## [What you will do]
The output should be all entries, each matching the original exactly.

## [The data]
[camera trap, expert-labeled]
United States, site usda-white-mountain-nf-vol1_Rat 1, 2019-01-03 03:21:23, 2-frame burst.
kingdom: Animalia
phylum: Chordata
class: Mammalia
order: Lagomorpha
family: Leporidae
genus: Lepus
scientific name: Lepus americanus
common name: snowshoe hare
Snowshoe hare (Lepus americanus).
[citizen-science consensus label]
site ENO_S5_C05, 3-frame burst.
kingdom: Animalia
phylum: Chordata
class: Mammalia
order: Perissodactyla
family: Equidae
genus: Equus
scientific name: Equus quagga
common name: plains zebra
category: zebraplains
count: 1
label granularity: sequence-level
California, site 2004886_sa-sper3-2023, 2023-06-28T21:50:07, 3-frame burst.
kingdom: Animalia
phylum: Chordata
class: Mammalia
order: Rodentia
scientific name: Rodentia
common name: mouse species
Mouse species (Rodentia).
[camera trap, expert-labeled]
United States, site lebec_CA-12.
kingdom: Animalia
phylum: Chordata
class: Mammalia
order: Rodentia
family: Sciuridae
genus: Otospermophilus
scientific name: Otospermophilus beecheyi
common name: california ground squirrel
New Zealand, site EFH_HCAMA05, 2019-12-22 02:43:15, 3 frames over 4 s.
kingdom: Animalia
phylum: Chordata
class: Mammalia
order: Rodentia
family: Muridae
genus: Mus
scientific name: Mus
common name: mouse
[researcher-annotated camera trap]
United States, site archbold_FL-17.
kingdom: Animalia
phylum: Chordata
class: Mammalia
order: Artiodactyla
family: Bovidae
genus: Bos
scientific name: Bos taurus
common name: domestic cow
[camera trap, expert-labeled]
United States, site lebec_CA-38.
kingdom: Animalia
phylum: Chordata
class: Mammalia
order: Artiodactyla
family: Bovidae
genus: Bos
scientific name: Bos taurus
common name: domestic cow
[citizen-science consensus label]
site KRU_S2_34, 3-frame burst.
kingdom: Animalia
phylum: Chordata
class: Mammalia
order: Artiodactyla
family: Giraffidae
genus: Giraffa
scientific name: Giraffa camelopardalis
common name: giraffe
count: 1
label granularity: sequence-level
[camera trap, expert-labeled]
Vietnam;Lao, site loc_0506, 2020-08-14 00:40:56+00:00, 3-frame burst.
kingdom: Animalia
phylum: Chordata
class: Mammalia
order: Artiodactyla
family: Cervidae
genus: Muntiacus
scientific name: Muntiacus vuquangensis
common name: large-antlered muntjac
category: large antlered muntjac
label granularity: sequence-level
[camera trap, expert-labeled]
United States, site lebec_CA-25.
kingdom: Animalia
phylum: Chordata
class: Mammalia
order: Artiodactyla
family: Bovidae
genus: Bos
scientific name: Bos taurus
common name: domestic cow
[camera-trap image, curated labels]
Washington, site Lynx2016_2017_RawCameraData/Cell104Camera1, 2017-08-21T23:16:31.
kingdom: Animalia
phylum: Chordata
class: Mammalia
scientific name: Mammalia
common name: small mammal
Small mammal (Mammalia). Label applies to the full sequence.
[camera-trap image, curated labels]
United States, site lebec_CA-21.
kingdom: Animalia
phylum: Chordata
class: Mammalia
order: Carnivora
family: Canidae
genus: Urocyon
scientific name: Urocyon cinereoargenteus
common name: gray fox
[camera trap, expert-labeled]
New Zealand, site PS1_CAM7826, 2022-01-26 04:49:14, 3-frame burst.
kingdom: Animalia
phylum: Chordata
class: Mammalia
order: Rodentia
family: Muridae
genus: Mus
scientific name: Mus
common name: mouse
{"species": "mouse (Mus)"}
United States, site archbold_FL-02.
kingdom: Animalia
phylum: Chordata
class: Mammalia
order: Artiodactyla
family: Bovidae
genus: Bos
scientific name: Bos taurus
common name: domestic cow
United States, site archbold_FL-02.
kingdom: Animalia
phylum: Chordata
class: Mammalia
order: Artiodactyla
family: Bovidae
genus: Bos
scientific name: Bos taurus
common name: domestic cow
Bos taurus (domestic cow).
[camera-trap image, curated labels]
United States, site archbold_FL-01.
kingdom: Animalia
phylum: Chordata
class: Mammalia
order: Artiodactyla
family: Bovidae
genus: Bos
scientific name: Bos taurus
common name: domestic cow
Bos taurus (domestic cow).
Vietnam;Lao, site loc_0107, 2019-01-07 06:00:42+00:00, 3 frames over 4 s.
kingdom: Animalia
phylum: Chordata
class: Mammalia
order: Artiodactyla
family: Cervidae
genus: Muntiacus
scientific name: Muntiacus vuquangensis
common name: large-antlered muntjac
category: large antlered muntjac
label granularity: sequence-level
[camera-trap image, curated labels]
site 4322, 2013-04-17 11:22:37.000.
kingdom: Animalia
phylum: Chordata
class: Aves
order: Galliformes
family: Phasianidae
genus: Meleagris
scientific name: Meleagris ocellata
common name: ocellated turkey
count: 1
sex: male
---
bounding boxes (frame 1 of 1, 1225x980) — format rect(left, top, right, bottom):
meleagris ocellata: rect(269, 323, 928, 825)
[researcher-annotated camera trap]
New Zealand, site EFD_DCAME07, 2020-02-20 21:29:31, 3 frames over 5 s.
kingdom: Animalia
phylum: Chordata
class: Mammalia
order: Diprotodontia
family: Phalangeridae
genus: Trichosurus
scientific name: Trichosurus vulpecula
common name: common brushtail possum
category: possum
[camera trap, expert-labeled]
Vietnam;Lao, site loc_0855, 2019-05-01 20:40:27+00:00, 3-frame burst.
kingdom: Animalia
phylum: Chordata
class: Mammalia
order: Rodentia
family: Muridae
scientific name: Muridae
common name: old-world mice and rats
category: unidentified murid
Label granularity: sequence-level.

## [Written solution]
[camera trap, expert-labeled]
United States, site usda-white-mountain-nf-vol1_Rat 1, 2019-01-03 03:21:23, 2-frame burst.
kingdom: Animalia
phylum: Chordata
class: Mammalia
order: Lagomorpha
family: Leporidae
genus: Lepus
scientific name: Lepus americanus
common name: snowshoe hare
Snowshoe hare (Lepus americanus).
[citizen-science consensus label]
site ENO_S5_C05, 3-frame burst.
kingdom: Animalia
phylum: Chordata
class: Mammalia
order: Perissodactyla
family: Equidae
genus: Equus
scientific name: Equus quagga
common name: plains zebra
category: zebraplains
count: 1
label granularity: sequence-level
California, site 2004886_sa-sper3-2023, 2023-06-28T21:50:07, 3-frame burst.
kingdom: Animalia
phylum: Chordata
class: Mammalia
order: Rodentia
scientific name: Rodentia
common name: mouse species
Mouse species (Rodentia).
[camera trap, expert-labeled]
United States, site lebec_CA-12.
kingdom: Animalia
phylum: Chordata
class: Mammalia
order: Rodentia
family: Sciuridae
genus: Otospermophilus
scientific name: Otospermophilus beecheyi
common name: california ground squirrel
New Zealand, site EFH_HCAMA05, 2019-12-22 02:43:15, 3 frames over 4 s.
kingdom: Animalia
phylum: Chordata
class: Mammalia
order: Rodentia
family: Muridae
genus: Mus
scientific name: Mus
common name: mouse
[researcher-annotated camera trap]
United States, site archbold_FL-17.
kingdom: Animalia
phylum: Chordata
class: Mammalia
order: Artiodactyla
family: Bovidae
genus: Bos
scientific name: Bos taurus
common name: domestic cow
[camera trap, expert-labeled]
United States, site lebec_CA-38.
kingdom: Animalia
phylum: Chordata
class: Mammalia
order: Artiodactyla
family: Bovidae
genus: Bos
scientific name: Bos taurus
common name: domestic cow
[citizen-science consensus label]
site KRU_S2_34, 3-frame burst.
kingdom: Animalia
phylum: Chordata
class: Mammalia
order: Artiodactyla
family: Giraffidae
genus: Giraffa
scientific name: Giraffa camelopardalis
common name: giraffe
count: 1
label granularity: sequence-level
[camera trap, expert-labeled]
Vietnam;Lao, site loc_0506, 2020-08-14 00:40:56+00:00, 3-frame burst.
kingdom: Animalia
phylum: Chordata
class: Mammalia
order: Artiodactyla
family: Cervidae
genus: Muntiacus
scientific name: Muntiacus vuquangensis
common name: large-antlered muntjac
category: large antlered muntjac
label granularity: sequence-level
[camera trap, expert-labeled]
United States, site lebec_CA-25.
kingdom: Animalia
phylum: Chordata
class: Mammalia
order: Artiodactyla
family: Bovidae
genus: Bos
scientific name: Bos taurus
common name: domestic cow
[camera-trap image, curated labels]
Washington, site Lynx2016_2017_RawCameraData/Cell104Camera1, 2017-08-21T23:16:31.
kingdom: Animalia
phylum: Chordata
class: Mammalia
scientific name: Mammalia
common name: small mammal
Small mammal (Mammalia). Label applies to the full sequence.
[camera-trap image, curated labels]
United States, site lebec_CA-21.
kingdom: Animalia
phylum: Chordata
class: Mammalia
order: Carnivora
family: Canidae
genus: Urocyon
scientific name: Urocyon cinereoargenteus
common name: gray fox
[camera trap, expert-labeled]
New Zealand, site PS1_CAM7826, 2022-01-26 04:49:14, 3-frame burst.
kingdom: Animalia
phylum: Chordata
class: Mammalia
order: Rodentia
family: Muridae
genus: Mus
scientific name: Mus
common name: mouse
{"species": "mouse (Mus)"}
United States, site archbold_FL-02.
kingdom: Animalia
phylum: Chordata
class: Mammalia
order: Artiodactyla
family: Bovidae
genus: Bos
scientific name: Bos taurus
common name: domestic cow
United States, site archbold_FL-02.
kingdom: Animalia
phylum: Chordata
class: Mammalia
order: Artiodactyla
family: Bovidae
genus: Bos
scientific name: Bos taurus
common name: domestic cow
Bos taurus (domestic cow).
[camera-trap image, curated labels]
United States, site archbold_FL-01.
kingdom: Animalia
phylum: Chordata
class: Mammalia
order: Artiodactyla
family: Bovidae
genus: Bos
scientific name: Bos taurus
common name: domestic cow
Bos taurus (domestic cow).
Vietnam;Lao, site loc_0107, 2019-01-07 06:00:42+00:00, 3 frames over 4 s.
kingdom: Animalia
phylum: Chordata
class: Mammalia
order: Artiodactyla
family: Cervidae
genus: Muntiacus
scientific name: Muntiacus vuquangensis
common name: large-antlered muntjac
category: large antlered muntjac
label granularity: sequence-level
[camera-trap image, curated labels]
site 4322, 2013-04-17 11:22:37.000.
kingdom: Animalia
phylum: Chordata
class: Aves
order: Galliformes
family: Phasianidae
genus: Meleagris
scientific name: Meleagris ocellata
common name: ocellated turkey
count: 1
sex: male
---
bounding boxes (frame 1 of 1, 1225x980) — format rect(left, top, right, bottom):
meleagris ocellata: rect(269, 323, 928, 825)
[researcher-annotated camera trap]
New Zealand, site EFD_DCAME07, 2020-02-20 21:29:31, 3 frames over 5 s.
kingdom: Animalia
phylum: Chordata
class: Mammalia
order: Diprotodontia
family: Phalangeridae
genus: Trichosurus
scientific name: Trichosurus vulpecula
common name: common brushtail possum
category: possum
[camera trap, expert-labeled]
Vietnam;Lao, site loc_0855, 2019-05-01 20:40:27+00:00, 3-frame burst.
kingdom: Animalia
phylum: Chordata
class: Mammalia
order: Rodentia
family: Muridae
scientific name: Muridae
common name: old-world mice and rats
category: unidentified murid
Label granularity: sequence-level.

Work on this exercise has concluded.